Hennepin County Judge Charles Porter, who oversees the court, told Minnesota Public Radio for a story that aired Monday (http://bit.ly/plbPgd) that officials expected to primarily see Iraq and Afghanistan veterans, but they’ve mostly had Vietnam veterans, and they’ve been a little bit harder to help.
Many of the Iraq and Afghanistan veterans Porter sees have combat-related traumatic brain injuries or post-traumatic stress disorder. Most of the approximately 70 defendants in the program have serious mental health issues. Many are addicted, chronically homeless or both. And many of the veterans have been in and out of the system for decades without treatment.
Army veteran Cecil Wooten, 56, credits the court with helping him get clean.
“I got my third DWI and they had a vets court, and I was fortunate to get involved in it,” Wooten said. “And I was thankful from then on.”
Wooten said he lives in temporary Veterans Affairs housing and has been sober for about a year.
The program is still in its pilot phase, but advocates hope to make it permanent. Other veterans courts across the country have had success at preventing veterans from reoffending, and advocates say providing veterans with services is cheaper than jailing them.

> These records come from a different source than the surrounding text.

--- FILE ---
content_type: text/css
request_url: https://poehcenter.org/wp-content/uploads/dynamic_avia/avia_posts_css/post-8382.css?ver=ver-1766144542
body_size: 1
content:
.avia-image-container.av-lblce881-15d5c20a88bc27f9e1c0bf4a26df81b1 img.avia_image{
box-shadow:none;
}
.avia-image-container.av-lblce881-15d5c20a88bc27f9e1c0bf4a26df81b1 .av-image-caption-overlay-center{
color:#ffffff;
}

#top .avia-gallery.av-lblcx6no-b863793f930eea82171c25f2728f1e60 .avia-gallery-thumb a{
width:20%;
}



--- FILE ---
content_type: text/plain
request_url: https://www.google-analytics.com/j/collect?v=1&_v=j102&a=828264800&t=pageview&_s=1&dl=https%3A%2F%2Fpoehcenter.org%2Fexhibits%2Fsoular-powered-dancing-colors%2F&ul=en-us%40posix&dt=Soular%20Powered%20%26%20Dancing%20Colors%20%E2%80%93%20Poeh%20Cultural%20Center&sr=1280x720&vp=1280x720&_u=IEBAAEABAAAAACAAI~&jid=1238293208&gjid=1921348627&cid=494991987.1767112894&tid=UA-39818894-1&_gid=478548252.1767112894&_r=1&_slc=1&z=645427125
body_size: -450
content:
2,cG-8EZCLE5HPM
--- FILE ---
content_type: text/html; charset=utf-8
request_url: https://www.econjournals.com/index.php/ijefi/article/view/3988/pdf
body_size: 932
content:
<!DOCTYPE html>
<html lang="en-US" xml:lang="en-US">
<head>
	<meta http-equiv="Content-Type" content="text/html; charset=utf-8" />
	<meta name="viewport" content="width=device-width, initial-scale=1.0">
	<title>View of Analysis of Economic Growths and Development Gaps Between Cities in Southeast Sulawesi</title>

Porter said the court tries to address the causes of veterans’ problems so they can get well. To do this, a team of specialists from the VA, law enforcement, corrections, attorneys, social workers and others coordinate each defendant’s treatment.
Participation is voluntary. Defendants agree to a strict program of counseling or Alcoholics Anonymous, drug tests and meetings with officials who closely track their progress. In exchange, Porter said, the court connects defendants to housing, medical care, mental health services, or whatever else they need, and they can get their sentences reduced.
“We will not use a correctional approach primarily as the consequence of your behavior, and we will insist that you use a treatment approach and we will monitor your treatment approach; support you in your treatment approach but expect that you do it,” Porter said.
The court’s VA social worker, David Holewinski, said the idea is to stabilize veterans so they no longer need expensive services.
“If we can mitigate legal charges or help get them the treatment and their support,” Holewinski said, “then it gives them a more stable and solid footing to get a job, to get into education, to repair family relationships, which helps minimize or decrease homelessness hopefully in the long run.”
Wooten will graduate from the program soon, but plans to stay on as a mentor to help other veterans.
“It has given me a chance to start over and get connected with my kids and my sisters and my brothers after years and years of fighting and struggling through my drinking,” he said.